Hive - A Petabyte Scale Data Warehouse using Hadoop

A number of engineers from Facebook are speaking at the Yahoo! Hadoop Summit today about the ways we are using Hadoop and Hive for analytics. Hive is an open source, peta-byte scale date warehousing framework based on Hadoop that was developed by the Data Infrastructure Team at Facebook. In this blogpost we’ll talk more about Hive, how it has been used at Facebook and its unique architecture and capabilities.

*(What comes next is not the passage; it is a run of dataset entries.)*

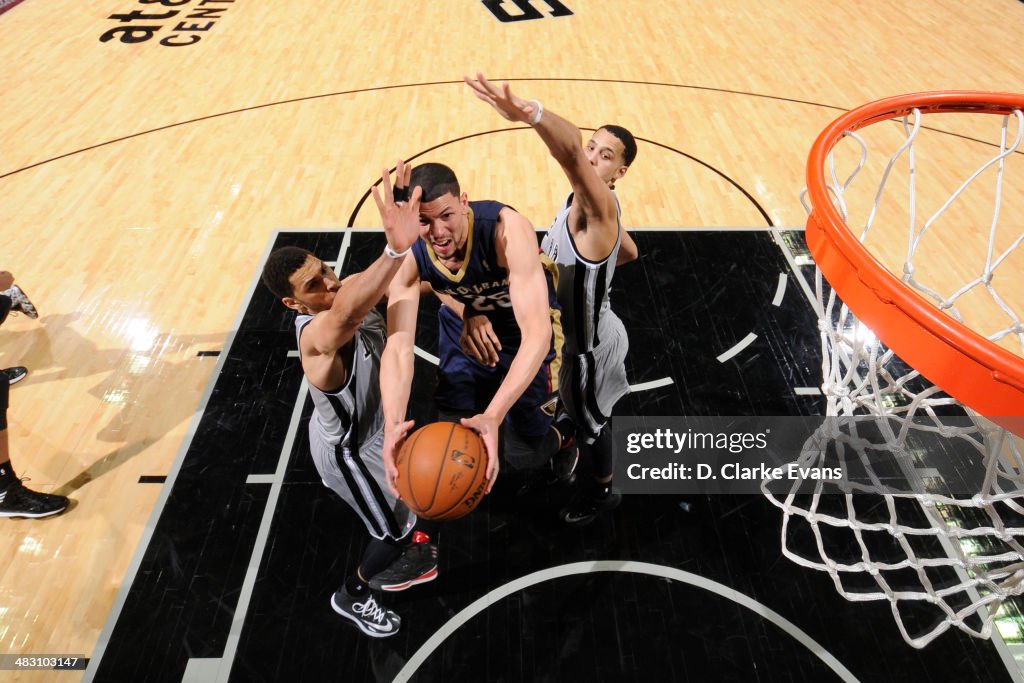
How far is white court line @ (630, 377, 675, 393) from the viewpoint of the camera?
4.44m

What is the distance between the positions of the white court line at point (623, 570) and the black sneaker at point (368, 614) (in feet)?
0.61

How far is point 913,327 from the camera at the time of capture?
2197 millimetres

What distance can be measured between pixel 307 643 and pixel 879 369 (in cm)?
293

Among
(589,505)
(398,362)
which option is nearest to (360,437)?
(398,362)

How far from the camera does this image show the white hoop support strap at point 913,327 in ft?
6.57

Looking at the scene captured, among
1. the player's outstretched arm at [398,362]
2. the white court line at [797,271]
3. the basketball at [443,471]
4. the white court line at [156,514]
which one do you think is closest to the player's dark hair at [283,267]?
the player's outstretched arm at [398,362]

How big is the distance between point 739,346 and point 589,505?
178 cm

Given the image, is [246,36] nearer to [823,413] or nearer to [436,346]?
[436,346]

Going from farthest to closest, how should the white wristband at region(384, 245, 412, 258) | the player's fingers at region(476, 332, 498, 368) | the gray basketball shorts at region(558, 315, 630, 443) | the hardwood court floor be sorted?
the hardwood court floor, the gray basketball shorts at region(558, 315, 630, 443), the player's fingers at region(476, 332, 498, 368), the white wristband at region(384, 245, 412, 258)

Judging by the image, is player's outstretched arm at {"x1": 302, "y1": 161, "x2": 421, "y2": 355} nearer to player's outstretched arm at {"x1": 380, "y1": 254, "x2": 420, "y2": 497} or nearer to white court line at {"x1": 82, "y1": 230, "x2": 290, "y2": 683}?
player's outstretched arm at {"x1": 380, "y1": 254, "x2": 420, "y2": 497}

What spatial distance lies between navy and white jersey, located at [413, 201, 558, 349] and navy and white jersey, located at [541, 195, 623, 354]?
0.52ft

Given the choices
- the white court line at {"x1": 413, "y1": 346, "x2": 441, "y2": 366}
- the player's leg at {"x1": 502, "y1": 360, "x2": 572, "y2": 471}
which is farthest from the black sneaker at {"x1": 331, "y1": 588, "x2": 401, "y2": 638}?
the white court line at {"x1": 413, "y1": 346, "x2": 441, "y2": 366}

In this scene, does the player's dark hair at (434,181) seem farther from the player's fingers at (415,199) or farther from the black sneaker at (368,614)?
the black sneaker at (368,614)

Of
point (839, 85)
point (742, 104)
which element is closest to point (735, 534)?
point (742, 104)
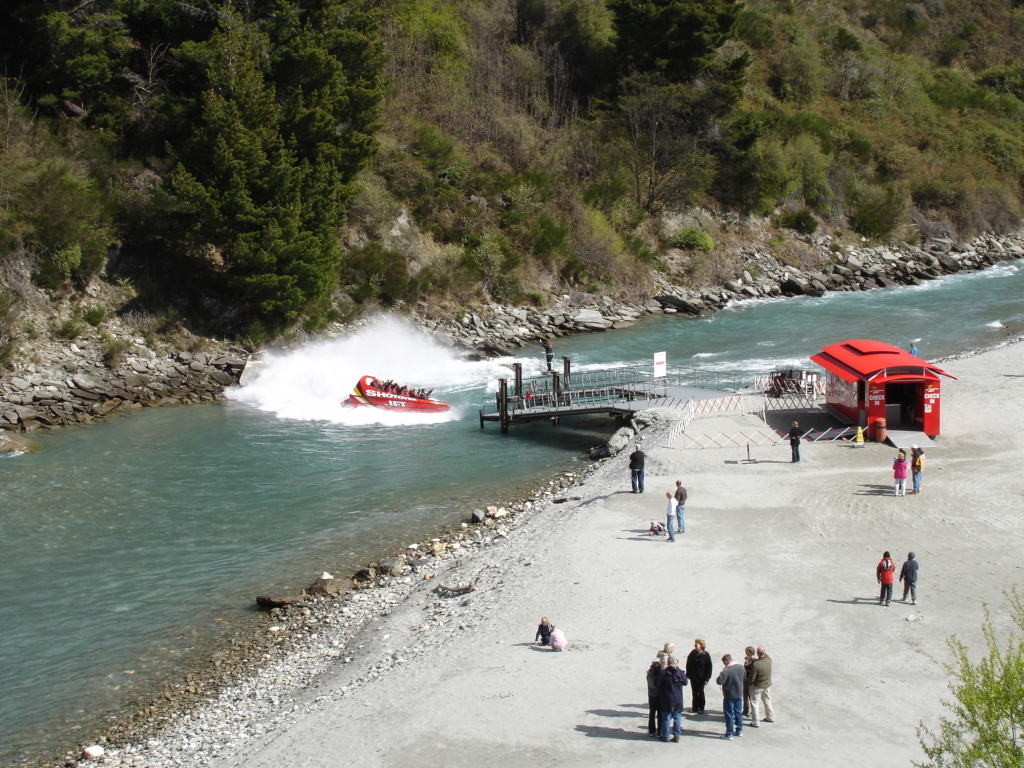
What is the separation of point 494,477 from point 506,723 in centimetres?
1691

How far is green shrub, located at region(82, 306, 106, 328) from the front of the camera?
152 feet

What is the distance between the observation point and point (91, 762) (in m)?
18.0

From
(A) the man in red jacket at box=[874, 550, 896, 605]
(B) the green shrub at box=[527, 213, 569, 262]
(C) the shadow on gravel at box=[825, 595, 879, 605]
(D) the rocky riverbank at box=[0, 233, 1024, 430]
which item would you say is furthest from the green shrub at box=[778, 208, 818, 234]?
(A) the man in red jacket at box=[874, 550, 896, 605]

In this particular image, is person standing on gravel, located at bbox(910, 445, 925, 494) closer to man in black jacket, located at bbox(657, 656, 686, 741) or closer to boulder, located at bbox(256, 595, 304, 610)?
man in black jacket, located at bbox(657, 656, 686, 741)

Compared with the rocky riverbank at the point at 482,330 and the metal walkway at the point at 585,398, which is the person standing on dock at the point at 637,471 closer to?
the metal walkway at the point at 585,398

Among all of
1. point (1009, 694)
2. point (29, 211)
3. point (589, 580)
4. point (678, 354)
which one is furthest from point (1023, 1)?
point (1009, 694)

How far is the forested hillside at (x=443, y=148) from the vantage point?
159ft

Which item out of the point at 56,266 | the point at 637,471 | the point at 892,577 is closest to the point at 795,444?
the point at 637,471

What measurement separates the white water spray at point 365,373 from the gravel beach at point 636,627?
14701mm

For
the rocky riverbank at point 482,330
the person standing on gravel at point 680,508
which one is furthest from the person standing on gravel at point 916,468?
the rocky riverbank at point 482,330

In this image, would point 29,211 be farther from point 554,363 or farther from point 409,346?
point 554,363

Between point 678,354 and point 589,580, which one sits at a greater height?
point 678,354

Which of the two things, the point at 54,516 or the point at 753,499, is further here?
the point at 54,516

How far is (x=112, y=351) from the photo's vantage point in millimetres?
45188
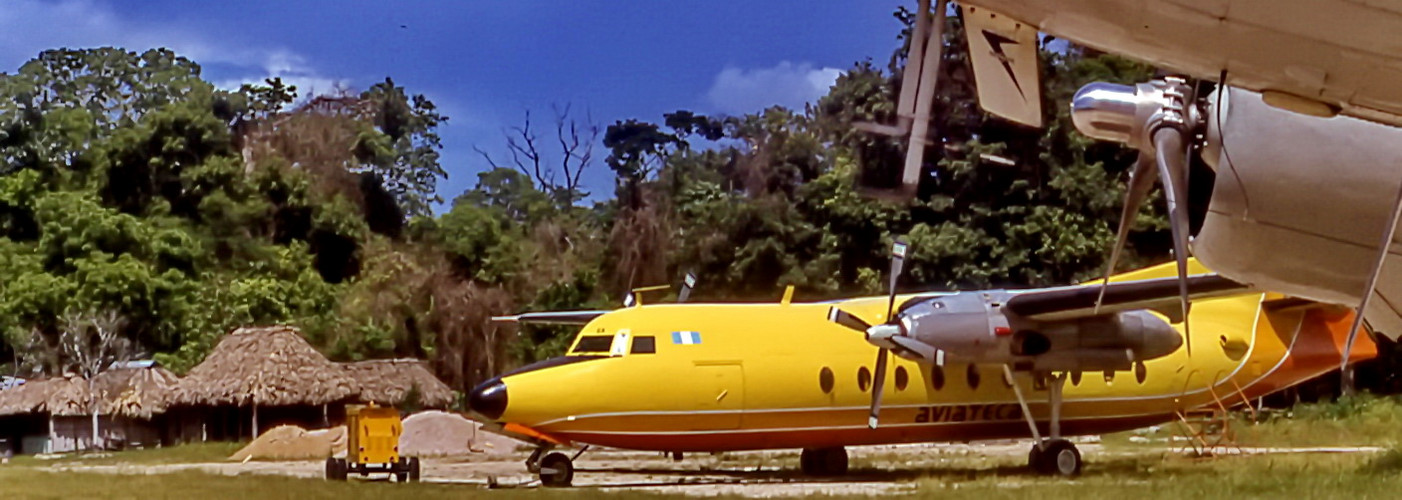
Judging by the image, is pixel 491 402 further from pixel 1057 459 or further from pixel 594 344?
pixel 1057 459

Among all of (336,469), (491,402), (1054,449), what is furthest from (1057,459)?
(336,469)

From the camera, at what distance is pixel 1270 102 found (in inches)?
277

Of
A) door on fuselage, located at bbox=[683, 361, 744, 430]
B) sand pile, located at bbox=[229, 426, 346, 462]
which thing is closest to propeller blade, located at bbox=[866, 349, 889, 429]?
door on fuselage, located at bbox=[683, 361, 744, 430]

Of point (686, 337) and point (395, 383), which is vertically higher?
point (395, 383)

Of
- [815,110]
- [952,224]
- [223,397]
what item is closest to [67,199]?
[223,397]

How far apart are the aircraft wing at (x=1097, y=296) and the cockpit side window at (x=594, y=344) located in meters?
5.33

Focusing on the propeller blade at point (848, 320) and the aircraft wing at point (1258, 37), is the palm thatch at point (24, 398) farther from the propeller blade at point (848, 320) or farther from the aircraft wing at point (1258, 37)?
the aircraft wing at point (1258, 37)

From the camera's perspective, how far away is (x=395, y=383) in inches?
1515

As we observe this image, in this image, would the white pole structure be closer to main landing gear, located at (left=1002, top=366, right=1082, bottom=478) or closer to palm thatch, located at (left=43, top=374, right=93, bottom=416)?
main landing gear, located at (left=1002, top=366, right=1082, bottom=478)

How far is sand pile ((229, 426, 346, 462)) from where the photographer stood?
32.7m

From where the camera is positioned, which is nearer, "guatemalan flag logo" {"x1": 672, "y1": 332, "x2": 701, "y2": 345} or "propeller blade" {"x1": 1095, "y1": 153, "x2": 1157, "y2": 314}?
"propeller blade" {"x1": 1095, "y1": 153, "x2": 1157, "y2": 314}

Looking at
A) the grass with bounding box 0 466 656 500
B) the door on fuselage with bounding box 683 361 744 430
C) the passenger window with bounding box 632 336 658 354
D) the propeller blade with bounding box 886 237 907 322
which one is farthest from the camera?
the propeller blade with bounding box 886 237 907 322

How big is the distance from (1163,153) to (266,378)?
32.4m

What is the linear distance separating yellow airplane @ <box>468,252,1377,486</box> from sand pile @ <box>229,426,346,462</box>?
1342 cm
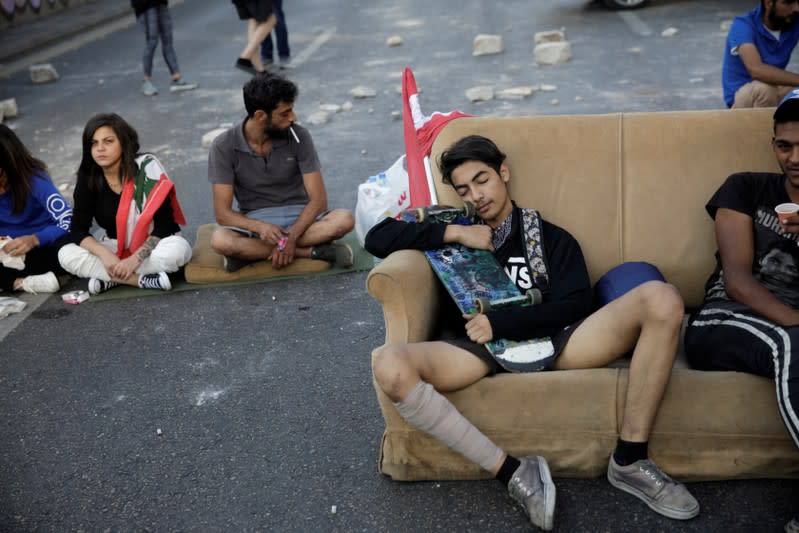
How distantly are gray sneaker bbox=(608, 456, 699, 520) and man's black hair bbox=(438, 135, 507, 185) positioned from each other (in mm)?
1335

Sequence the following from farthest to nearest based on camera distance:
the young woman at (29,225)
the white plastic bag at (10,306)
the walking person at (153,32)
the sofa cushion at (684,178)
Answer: the walking person at (153,32) → the young woman at (29,225) → the white plastic bag at (10,306) → the sofa cushion at (684,178)

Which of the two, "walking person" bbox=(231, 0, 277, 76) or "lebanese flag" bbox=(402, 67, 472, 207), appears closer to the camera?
"lebanese flag" bbox=(402, 67, 472, 207)

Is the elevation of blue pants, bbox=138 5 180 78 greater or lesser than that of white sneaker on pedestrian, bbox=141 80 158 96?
greater

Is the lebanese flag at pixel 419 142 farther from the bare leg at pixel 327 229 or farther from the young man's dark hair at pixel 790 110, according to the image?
the young man's dark hair at pixel 790 110

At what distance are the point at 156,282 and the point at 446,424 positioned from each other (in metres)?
2.85

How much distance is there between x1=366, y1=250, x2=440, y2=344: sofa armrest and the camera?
3008 millimetres

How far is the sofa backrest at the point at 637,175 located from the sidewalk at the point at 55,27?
12.5 meters

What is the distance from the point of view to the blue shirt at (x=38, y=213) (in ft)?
Answer: 16.8

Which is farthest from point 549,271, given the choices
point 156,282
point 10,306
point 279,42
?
point 279,42

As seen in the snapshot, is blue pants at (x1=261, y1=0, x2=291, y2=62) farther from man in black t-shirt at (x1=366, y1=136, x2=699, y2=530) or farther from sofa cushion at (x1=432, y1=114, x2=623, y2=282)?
man in black t-shirt at (x1=366, y1=136, x2=699, y2=530)

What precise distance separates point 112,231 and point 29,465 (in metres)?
2.05

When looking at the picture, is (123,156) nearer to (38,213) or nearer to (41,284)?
(38,213)

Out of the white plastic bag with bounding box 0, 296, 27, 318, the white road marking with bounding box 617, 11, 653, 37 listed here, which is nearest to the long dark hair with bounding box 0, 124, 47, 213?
the white plastic bag with bounding box 0, 296, 27, 318

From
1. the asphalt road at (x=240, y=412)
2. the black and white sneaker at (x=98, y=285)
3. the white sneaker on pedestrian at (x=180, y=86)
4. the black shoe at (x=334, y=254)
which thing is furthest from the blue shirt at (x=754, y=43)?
the white sneaker on pedestrian at (x=180, y=86)
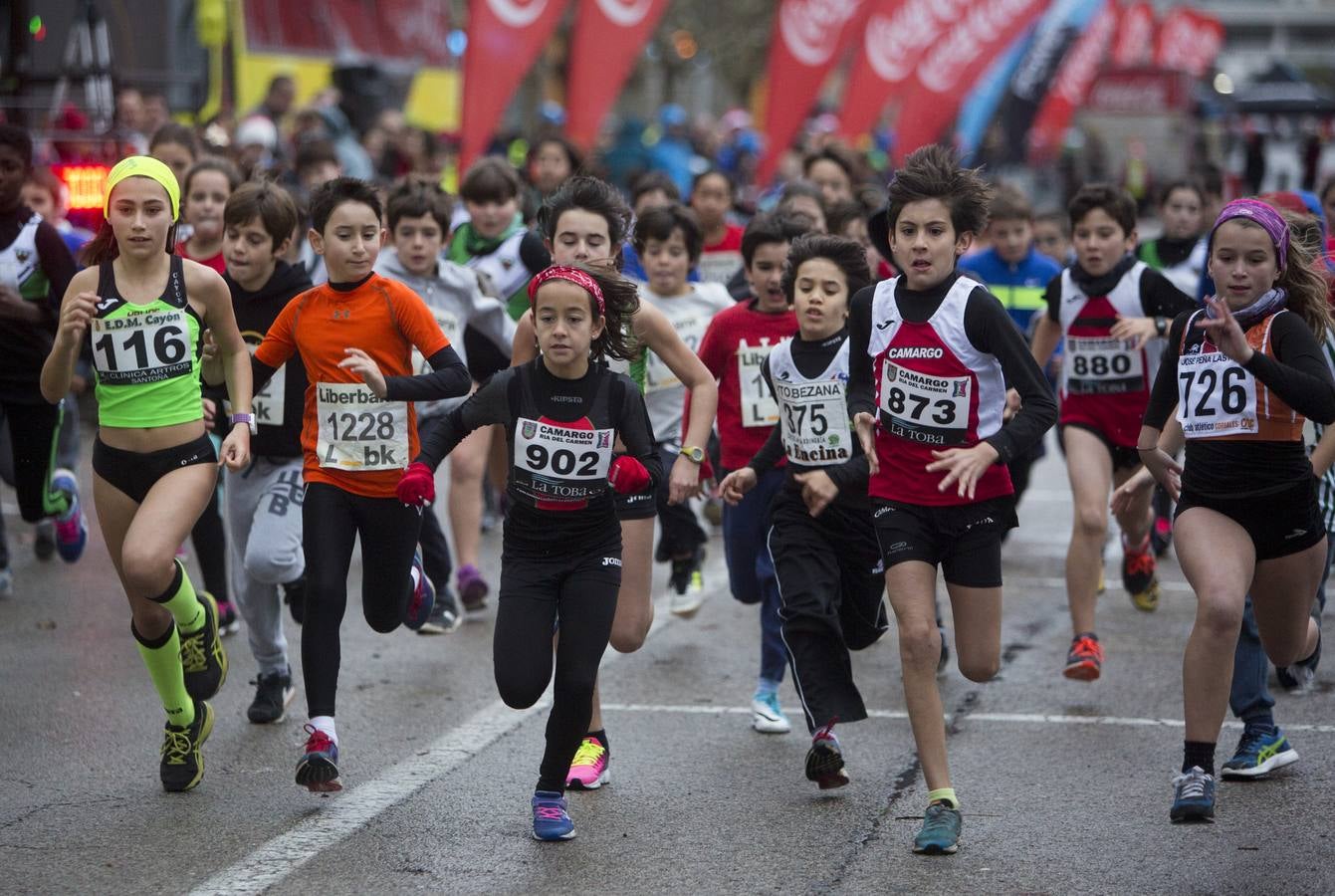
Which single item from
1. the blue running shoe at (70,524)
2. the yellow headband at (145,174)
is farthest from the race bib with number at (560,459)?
the blue running shoe at (70,524)

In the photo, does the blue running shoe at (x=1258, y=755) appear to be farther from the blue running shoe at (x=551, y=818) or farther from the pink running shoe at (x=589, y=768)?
the blue running shoe at (x=551, y=818)

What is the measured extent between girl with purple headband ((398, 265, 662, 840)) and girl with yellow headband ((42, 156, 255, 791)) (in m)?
0.91

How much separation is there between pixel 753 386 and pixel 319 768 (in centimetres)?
249

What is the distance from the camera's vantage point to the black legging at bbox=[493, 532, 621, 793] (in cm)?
547

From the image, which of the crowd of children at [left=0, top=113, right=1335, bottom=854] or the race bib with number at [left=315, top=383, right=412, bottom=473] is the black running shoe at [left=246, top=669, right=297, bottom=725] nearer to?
the crowd of children at [left=0, top=113, right=1335, bottom=854]

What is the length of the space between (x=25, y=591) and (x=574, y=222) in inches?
156

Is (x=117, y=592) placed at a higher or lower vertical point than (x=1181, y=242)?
lower

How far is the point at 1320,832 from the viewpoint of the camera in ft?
18.0

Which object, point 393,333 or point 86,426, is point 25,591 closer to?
point 393,333

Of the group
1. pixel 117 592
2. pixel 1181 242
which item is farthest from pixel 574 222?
pixel 1181 242

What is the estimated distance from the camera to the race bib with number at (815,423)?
652 cm

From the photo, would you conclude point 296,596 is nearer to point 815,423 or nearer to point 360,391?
point 360,391

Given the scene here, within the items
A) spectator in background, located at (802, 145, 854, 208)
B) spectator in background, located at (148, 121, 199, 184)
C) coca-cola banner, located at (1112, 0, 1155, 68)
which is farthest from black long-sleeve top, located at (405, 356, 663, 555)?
coca-cola banner, located at (1112, 0, 1155, 68)

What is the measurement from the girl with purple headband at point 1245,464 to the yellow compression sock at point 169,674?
309 cm
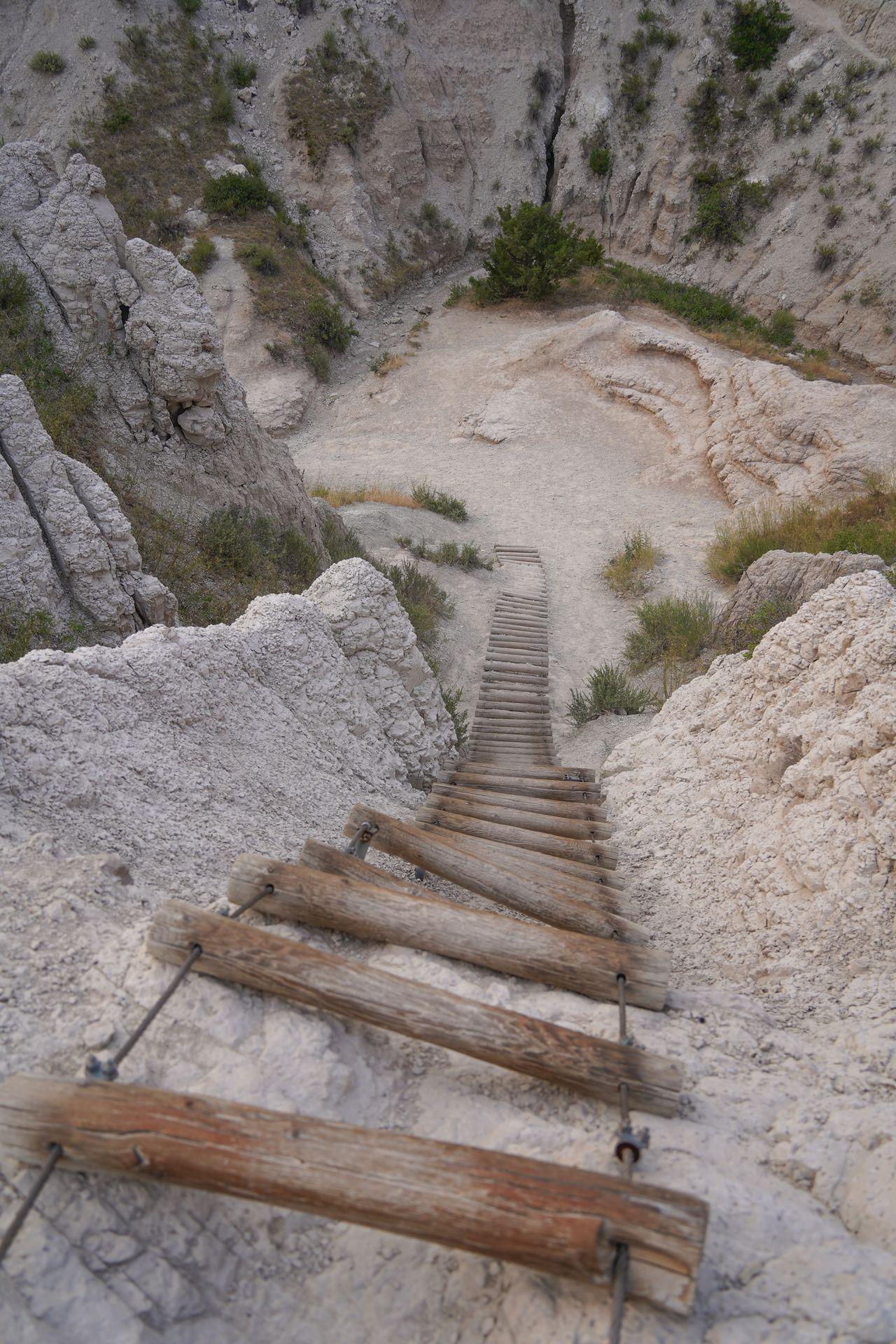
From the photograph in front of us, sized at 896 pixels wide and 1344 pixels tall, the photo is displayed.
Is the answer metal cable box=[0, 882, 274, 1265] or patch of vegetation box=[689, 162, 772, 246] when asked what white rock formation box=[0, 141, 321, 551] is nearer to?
metal cable box=[0, 882, 274, 1265]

Scalable analysis on large data sets has been core to the functions of a number of teams at Facebook – both engineering and non-engineering. Apart from ad hoc analysis and business intelligence applications used by analysts across the company, a number of Facebook products are also based on analytics. These products range from simple reporting applications like Insights for the Facebook Ad Network, to more advanced kind such as Facebook’s Lexicon product. As a result a flexible infrastructure that caters to the needs of these diverse applications and users and that also scales up in a cost effective manner with the ever increasing amounts of data being generated on Facebook, is critical.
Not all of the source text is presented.